INSTRUCTION: Copy the data below, beginning at the line that has "Is it accurate" and stopping after the line that has "11002 millimetres", and keep everything else unchanged. In the answers only, scale every coordinate, box value, and distance by 0.5, rounding to whole numbers with halves going up.

[Start of TASK MATERIAL]

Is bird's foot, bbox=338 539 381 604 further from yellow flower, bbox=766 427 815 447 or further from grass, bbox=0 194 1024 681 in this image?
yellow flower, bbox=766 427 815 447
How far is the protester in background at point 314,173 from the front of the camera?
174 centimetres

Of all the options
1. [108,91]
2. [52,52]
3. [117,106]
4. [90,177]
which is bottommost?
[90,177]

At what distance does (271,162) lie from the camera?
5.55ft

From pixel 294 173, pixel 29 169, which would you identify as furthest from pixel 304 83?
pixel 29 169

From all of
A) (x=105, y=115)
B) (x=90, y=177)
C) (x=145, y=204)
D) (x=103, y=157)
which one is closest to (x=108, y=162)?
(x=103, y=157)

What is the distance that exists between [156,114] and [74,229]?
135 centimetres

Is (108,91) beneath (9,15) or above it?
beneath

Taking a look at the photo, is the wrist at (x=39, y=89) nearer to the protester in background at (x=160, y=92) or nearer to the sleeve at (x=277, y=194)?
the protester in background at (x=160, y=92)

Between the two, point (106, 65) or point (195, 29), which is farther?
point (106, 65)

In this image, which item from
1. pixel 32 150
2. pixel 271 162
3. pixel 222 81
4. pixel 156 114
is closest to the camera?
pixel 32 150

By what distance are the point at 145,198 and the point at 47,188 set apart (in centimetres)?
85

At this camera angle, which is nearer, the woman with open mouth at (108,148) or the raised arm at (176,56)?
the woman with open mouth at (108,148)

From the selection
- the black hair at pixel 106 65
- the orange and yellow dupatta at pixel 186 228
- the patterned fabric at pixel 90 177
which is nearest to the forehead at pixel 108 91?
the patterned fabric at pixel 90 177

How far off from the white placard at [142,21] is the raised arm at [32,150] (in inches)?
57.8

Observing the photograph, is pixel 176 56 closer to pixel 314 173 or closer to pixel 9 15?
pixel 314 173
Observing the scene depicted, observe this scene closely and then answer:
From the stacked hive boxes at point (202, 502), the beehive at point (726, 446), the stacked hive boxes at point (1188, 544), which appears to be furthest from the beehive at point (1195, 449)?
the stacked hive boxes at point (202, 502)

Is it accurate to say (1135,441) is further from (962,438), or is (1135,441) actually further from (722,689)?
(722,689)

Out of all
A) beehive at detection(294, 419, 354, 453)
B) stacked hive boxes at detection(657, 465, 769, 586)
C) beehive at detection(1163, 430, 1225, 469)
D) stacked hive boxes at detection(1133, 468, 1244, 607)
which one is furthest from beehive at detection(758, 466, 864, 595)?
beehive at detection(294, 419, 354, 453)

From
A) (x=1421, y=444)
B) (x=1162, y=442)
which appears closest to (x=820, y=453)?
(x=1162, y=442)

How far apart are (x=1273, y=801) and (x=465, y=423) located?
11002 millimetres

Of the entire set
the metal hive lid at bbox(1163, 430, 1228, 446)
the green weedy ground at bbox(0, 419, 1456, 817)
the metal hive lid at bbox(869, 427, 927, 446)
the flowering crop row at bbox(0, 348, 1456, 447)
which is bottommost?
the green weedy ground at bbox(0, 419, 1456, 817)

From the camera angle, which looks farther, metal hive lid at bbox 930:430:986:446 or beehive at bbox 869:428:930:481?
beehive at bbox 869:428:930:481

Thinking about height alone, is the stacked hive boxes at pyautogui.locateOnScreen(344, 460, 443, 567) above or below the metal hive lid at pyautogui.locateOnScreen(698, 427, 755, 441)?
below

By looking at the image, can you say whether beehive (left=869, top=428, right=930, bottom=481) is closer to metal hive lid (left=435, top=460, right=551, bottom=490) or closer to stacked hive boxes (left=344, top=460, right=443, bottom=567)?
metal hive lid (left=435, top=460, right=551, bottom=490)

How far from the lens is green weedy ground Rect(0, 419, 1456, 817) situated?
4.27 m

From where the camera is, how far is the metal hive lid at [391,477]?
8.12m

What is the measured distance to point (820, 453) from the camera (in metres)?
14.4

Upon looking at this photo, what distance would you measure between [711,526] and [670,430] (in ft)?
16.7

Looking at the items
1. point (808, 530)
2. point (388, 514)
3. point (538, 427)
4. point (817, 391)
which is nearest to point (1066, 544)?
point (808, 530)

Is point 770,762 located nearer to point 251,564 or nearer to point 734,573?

[End of TASK MATERIAL]

THE REPLY:
Is it accurate to say (1135,441) is further from (962,438), or is (1135,441) actually further from (722,689)?
(361,345)

Out of all
A) beehive at detection(294, 419, 354, 453)
B) stacked hive boxes at detection(657, 465, 769, 586)
C) beehive at detection(1163, 430, 1225, 469)
D) stacked hive boxes at detection(1133, 468, 1244, 607)
which one is furthest from beehive at detection(758, 466, 864, 595)?
beehive at detection(147, 210, 177, 227)

From
A) (x=1421, y=444)
B) (x=1162, y=442)
which appears closest to (x=820, y=453)?
(x=581, y=221)

How far apart are (x=1273, y=801) and (x=465, y=423) located?
5501 millimetres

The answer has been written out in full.